The dollar's strength was enough to offset any safe-haven flows into precious metals which had a very tough week (source of funds?) with silver and platinum hit hardest. But we do note that - like the dollar - most of the action was Monday and Tuesday with PMs treading water 'off the lows' since...
We did note that gold's decline stopped dead at $5000 on Tuesday and has waffled sideways to higher since (mirroring the dollar)...
Perhaps most surprising was bitcoin ending the week unchanged as it refused to track big-tech into the abyss and soaked up the more typical geopolitical selling-pressure notably well...
Finally, circling back to where we started, as oil prices keep pushing higher amid the Middle East disruptions, stocks have further reckoning to do if history is any guide.
As Bloomberg strategist Tatiana Darie reports, the table aims to capture some of the major geopolitical events since 1990 that have had an impact on oil prices. Stocks have rarely escaped unscathed, with their correlation to oil flipping negative as energy costs increased. The analysis measured the trough in the S&P 500’s correlation with WTI futures on a 60-day basis during the conflict, or shortly after it began for the lengthier episodes.

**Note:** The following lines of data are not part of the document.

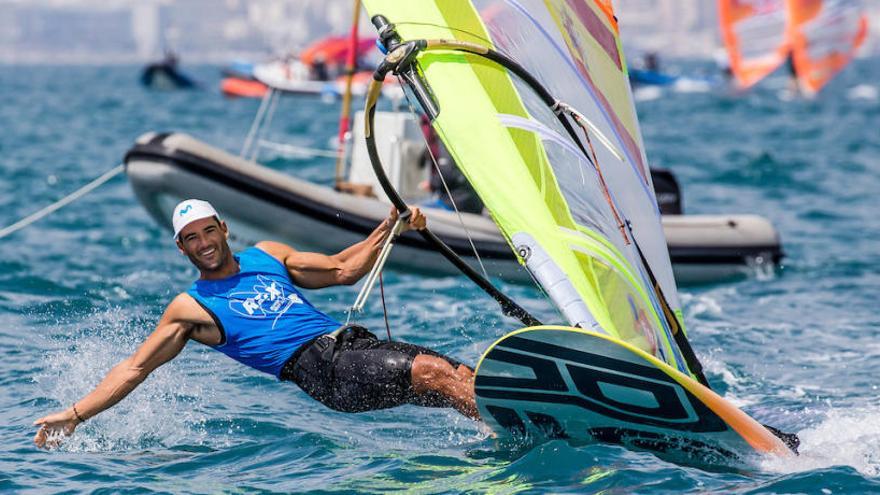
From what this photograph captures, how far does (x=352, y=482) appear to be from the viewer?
4652 mm

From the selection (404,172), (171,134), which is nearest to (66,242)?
(171,134)

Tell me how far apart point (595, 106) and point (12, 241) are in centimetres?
630

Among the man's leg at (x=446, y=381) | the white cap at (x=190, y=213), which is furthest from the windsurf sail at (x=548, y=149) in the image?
the white cap at (x=190, y=213)

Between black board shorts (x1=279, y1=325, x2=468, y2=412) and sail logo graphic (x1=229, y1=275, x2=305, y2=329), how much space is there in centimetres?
18

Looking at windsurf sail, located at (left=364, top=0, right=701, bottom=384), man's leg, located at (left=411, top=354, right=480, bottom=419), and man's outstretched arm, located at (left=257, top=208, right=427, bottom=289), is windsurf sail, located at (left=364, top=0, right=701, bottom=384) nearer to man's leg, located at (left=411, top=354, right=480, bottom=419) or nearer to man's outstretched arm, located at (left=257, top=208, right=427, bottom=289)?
man's leg, located at (left=411, top=354, right=480, bottom=419)

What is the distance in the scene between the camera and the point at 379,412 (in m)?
5.70

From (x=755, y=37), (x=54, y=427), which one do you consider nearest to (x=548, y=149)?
(x=54, y=427)

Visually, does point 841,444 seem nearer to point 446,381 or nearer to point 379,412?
point 446,381

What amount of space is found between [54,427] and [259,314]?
884mm

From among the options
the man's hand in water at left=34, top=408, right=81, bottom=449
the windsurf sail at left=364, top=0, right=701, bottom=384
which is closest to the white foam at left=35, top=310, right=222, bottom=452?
the man's hand in water at left=34, top=408, right=81, bottom=449

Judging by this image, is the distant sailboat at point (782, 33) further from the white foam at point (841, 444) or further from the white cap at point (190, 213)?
the white cap at point (190, 213)

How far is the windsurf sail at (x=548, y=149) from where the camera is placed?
4.71 meters

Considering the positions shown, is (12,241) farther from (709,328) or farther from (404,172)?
(709,328)

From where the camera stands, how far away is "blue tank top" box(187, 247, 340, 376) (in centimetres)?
493
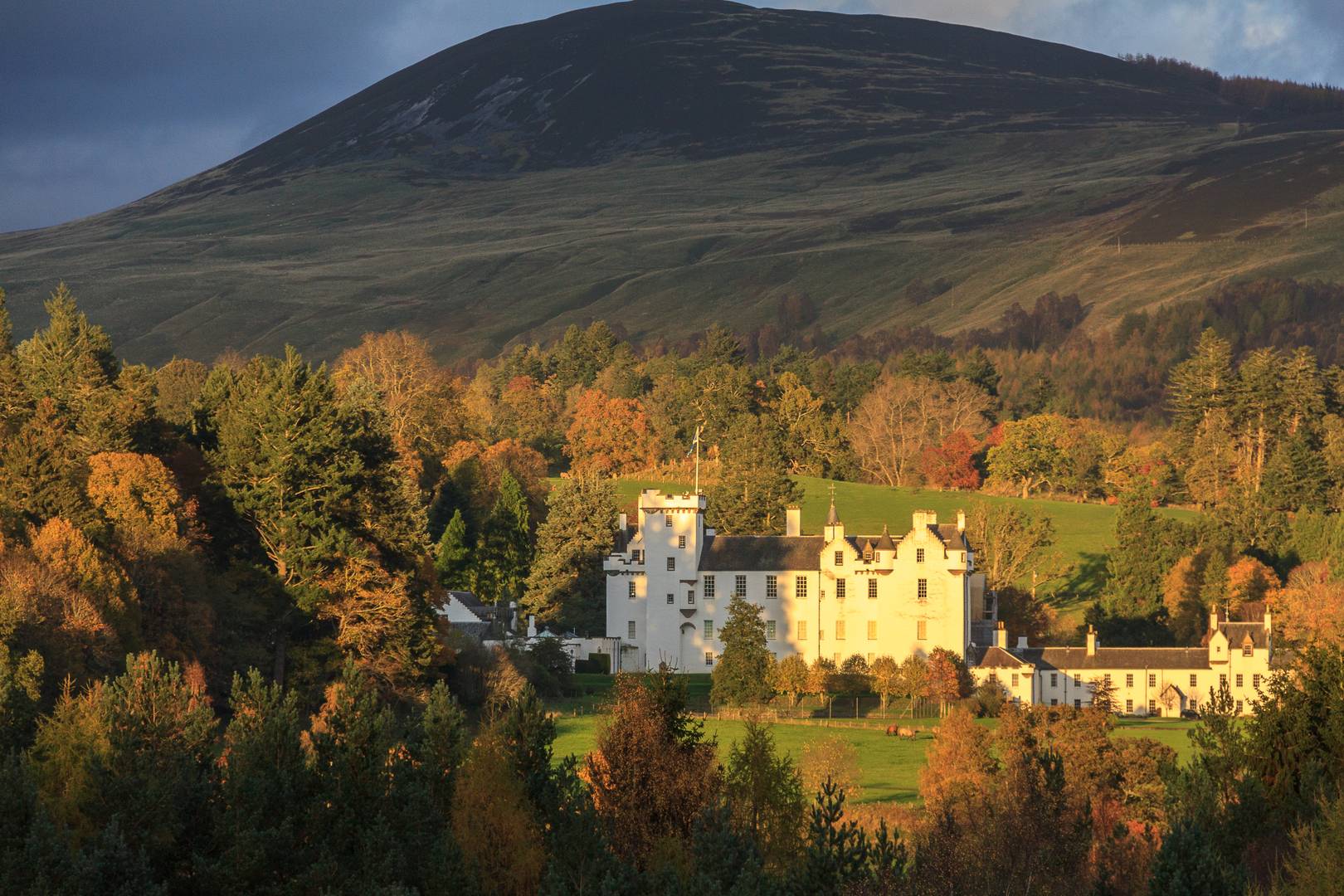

As you can see, the reading is barely negative now, with the jump in crude prices just starting to weigh on risk assets. The headline numbers don’t tell the full story either. WTI crude above $85 a barrel means that prices have already surged by more than 50% since their December lows... to their most overbought since 1990...
The upshot from the various studies is that stocks face more downside risk, especially if oil prices approach the much-feared $100 price tag.